Cuando se va, la ves por toda la casa,
como si pasara recogiendo el tiempo
que ahora piensa que perdió,
como si evadiera toda responsabilidad de tu presente.

Y tú te quedas parado en medio de la sala,
con tus vinilos y los libros que compraron juntos,
te quedas con su valentía estrellada contra las paredes,
y ahora todo empieza a desvanecerse frente a ti.

Extrañas las discusiones por la cena de los viernes,
los días de cine e hibernación en el sillón,
las vuelta al mundo en bicicleta,
las borracheras con discos setenteros.

Todo eso se vuelve un cúmulo de cosas en tu cerebro,
una montaña de mucosidad junto a ron y Pepsi,
un laberinto autodestructivo que nadie entiende,
se abre una etapa en donde solo existes tú y nadie más.
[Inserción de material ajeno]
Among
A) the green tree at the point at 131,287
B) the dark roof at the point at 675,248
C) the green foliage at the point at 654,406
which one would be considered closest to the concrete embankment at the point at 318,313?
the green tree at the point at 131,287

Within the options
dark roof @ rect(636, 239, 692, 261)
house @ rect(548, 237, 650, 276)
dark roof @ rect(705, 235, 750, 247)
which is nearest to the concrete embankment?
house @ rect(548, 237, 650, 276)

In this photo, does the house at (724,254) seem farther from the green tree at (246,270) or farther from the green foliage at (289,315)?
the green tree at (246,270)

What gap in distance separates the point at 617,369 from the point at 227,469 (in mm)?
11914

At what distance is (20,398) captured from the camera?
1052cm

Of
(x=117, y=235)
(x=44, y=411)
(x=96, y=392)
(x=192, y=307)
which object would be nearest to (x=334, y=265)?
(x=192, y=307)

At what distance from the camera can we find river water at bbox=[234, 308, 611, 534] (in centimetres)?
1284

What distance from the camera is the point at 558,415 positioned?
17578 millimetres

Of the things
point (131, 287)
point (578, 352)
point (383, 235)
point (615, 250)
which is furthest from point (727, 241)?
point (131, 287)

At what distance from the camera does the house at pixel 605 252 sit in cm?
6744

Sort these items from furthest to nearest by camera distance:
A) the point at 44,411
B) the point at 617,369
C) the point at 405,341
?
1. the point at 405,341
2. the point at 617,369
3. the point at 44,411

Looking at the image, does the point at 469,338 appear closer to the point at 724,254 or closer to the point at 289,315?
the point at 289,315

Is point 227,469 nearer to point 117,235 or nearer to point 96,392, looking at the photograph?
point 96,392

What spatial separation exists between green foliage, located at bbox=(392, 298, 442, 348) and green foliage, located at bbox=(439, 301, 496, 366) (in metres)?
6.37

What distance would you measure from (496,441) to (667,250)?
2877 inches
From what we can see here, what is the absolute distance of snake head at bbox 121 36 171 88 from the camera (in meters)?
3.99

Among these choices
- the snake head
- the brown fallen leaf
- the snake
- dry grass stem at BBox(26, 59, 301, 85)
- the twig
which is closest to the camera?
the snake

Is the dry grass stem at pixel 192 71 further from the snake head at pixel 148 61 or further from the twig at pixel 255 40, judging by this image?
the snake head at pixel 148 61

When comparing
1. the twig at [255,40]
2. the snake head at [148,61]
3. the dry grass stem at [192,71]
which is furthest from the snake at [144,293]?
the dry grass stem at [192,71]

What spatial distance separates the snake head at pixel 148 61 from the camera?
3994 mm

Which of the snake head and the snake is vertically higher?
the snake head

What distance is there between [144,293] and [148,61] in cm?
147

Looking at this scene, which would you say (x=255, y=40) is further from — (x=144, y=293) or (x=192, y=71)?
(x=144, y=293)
Eres consciente que no va a volver,
que no importa cuantas cartas le escribas,
ahora eres un simple viajero hacia el spam,
y sin retorno, pero lo peor, sin oportunidades.

Observando esa realidad lo mejor sería rendirte,
pero prevalece tu orgullo, o algo más tonto,
tu terquedad masculina y vuelves a acercarte,
y confirmas lo que intuías iba a resultar peor.

Vuelves a visitar esos lugares,
esas esquinas o esos parques,
cometes los mismos pecados,
y el círculo vicioso parece nunca acabar.